As mentioned earlier, in the case of a single core, spinlock is a little bit of a misnomer. It does not even need CAS competition or spin waiting. Instead, it directly turns off preempt to eliminate threads competition. But it does not matter, as long as the purpose of lock is achieved, and this may also be the most reasonable approach.

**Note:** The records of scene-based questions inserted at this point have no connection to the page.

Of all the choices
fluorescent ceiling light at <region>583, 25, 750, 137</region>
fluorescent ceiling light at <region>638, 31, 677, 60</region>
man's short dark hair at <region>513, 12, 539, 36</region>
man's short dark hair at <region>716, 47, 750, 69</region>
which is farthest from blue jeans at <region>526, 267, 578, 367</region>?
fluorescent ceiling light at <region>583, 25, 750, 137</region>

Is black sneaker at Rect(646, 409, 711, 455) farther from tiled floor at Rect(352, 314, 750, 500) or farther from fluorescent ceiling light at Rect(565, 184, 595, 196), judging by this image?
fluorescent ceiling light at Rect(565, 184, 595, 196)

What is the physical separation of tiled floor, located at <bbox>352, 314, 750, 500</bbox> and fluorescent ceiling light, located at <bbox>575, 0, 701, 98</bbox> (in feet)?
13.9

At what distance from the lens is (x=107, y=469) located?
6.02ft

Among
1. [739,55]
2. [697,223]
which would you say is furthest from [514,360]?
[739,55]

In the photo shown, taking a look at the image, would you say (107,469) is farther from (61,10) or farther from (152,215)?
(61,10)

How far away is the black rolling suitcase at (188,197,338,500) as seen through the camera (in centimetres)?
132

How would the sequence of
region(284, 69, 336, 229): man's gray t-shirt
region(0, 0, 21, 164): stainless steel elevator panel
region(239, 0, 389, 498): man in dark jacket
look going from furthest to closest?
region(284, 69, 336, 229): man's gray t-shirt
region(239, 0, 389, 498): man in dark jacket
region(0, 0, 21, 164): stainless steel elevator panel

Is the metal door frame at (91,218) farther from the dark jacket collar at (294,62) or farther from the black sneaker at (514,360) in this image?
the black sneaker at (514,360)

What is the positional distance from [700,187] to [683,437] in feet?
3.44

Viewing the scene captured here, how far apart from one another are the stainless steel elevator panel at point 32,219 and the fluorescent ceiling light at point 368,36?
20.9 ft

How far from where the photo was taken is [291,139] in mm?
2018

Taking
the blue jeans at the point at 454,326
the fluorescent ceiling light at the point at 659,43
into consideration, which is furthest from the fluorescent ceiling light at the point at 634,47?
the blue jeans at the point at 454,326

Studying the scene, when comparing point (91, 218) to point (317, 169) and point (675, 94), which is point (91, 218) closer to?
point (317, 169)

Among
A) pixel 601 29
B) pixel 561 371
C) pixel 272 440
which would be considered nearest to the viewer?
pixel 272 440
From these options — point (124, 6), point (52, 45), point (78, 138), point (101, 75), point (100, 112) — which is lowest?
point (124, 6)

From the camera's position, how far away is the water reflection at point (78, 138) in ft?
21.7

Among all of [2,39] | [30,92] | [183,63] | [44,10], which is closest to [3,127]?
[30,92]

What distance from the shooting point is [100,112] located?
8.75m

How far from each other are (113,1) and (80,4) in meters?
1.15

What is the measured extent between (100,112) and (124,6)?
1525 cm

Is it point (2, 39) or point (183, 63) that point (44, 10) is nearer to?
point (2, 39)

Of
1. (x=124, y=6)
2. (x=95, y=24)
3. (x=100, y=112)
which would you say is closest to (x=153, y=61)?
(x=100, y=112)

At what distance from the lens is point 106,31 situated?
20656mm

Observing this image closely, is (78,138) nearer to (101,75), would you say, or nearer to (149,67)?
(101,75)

Let's take a look at their respective shortcomings:

• spinlock temporarily occupy the CPU because preempt is turned off, which may slightly affect fairness;
• yieldlock is essentially a delayed retry. It may fail after several retry attempts, which will waste some CPU time;

But it must be emphasized that these two locks are used to protect very small critical sections, so the problems mentioned above will be controlled within the smallest possible range to reduce the loss caused by competition.

Summarize

This article reorganizes and discusses the lock problem in the kernel, especially spinlock, as a very commonly used lock in the kernel, it fully reflects the complexity and diversity of the kernel lock. The most important concept here is preempt and interrupt , and the difference between them. The principles and usage scenarios of locks in the kernel are almost directly related to these two concepts. This is also the difference between locks in kernel and user states.

Reference

1. The relationship between Linux interruption, preemption, and lock
2. Linux kernel synchronization mechanism
3. Why linux disables kernel preemption after the kernel code holds a spinlock?
4. Why disabling interrupts disables kernel preemption and how spin lock disables preemption
5. Why are spin locks good choices in Linux Kernel Design instead of something more common in userland code, such as semaphore or mutex?
6. Understanding link between CONFIG_SMP, Spinlocks and CONFIG_PREEMPT in Linux kernel
7. Linux Kernel: Spinlock SMP: Why there is a preempt_disable() in spin_lock_irq SMP version?